4. Educational expenses and student loans
Your client can make tax-free payments of up to $5,250 per year toward their worker’s qualified educational expenses such as tuition and textbooks. Through 2025, student loans are also considered a qualified educational expense. The CARES Act of 2020 temporarily expanded the law to include student loan repayment assistance as a qualified educational expense. The 2021 stimulus package extended this provision through 2025.
This tax-saving benefit is ideal if your client employs a college student or recent graduate. Like a QSEHRA, payments toward an employee’s qualified educational loans can be part of a total compensation package and excluded from a worker’s taxable income, lowering their gross wages and resulting in tax advantages for your client.
Contributions made above the monetary limit are generally considered taxable wages subject to all employment taxes. Also, the maximum amount includes either education-related expenses, student loan payments or a combination of both.
5. Qualified transportation and parking expenses
Your client’s household employee can set aside $280 in pre-tax dollars each month for transportation expenses and that same amount for parking expenses. This reduces their gross income and lowers both their and your client’s tax obligations.
Transportation expenses include public mass transit (subway, train, busses, ferries, etc.) passes, tokens, fare cards and vouchers as well as vanpooling. Tolls and gas are not qualified expenses. Parking expenses include fees incurred when parking at or near your client’s home and parking at or near a location from where the employee commutes via mass transit or commuter highway vehicle. Qualified bicycle commuting reimbursements are no longer eligible as a tax-free benefit. However, your client can provide the bicycle benefit as a taxable benefit.

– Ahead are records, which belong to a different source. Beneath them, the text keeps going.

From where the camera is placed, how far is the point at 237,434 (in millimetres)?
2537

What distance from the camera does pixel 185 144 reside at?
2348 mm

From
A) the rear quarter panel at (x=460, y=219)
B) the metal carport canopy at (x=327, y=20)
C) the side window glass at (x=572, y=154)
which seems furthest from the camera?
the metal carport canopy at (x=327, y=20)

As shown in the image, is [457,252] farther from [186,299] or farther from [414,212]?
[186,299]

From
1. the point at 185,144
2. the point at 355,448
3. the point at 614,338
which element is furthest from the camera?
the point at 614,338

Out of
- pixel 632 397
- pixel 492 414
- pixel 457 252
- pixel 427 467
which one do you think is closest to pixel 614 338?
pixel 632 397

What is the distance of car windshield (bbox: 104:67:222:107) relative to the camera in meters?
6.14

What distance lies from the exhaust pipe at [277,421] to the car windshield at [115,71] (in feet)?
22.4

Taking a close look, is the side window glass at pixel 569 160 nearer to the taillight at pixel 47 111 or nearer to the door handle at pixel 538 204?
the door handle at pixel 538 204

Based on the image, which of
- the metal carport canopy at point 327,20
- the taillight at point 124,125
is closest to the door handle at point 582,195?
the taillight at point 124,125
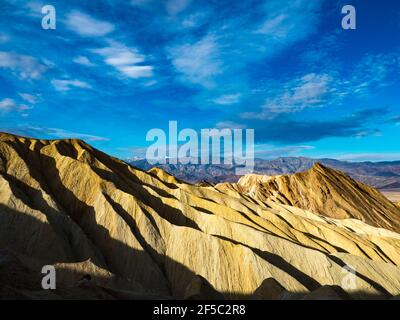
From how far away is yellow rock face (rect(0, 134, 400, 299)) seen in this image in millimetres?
39438

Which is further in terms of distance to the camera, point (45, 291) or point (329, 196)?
point (329, 196)

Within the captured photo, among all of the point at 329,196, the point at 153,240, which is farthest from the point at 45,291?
the point at 329,196

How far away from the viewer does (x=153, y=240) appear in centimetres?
4759

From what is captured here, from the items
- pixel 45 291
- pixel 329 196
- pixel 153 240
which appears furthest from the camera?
pixel 329 196

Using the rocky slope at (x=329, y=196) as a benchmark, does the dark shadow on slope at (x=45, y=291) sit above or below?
below

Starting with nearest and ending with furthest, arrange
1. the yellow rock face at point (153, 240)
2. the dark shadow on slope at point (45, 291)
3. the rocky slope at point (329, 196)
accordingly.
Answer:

What This Means for Legal Pay
The burden of paying nanny taxes should never be used as an excuse for hiring a household employee “under the table.” While legal pay is always the right thing to do to avoid trouble with the IRS and state tax and labor agencies, families can easily reduce – and even eliminate – their employer tax responsibility through pre-tax benefits, tax credits and/or their Dependent Care FSA.
* These are also sample calculations based on state and federal tax rates, typical pay ranges and allowances and should not be regarded as formal tax advice. Your client’s individual results may differ.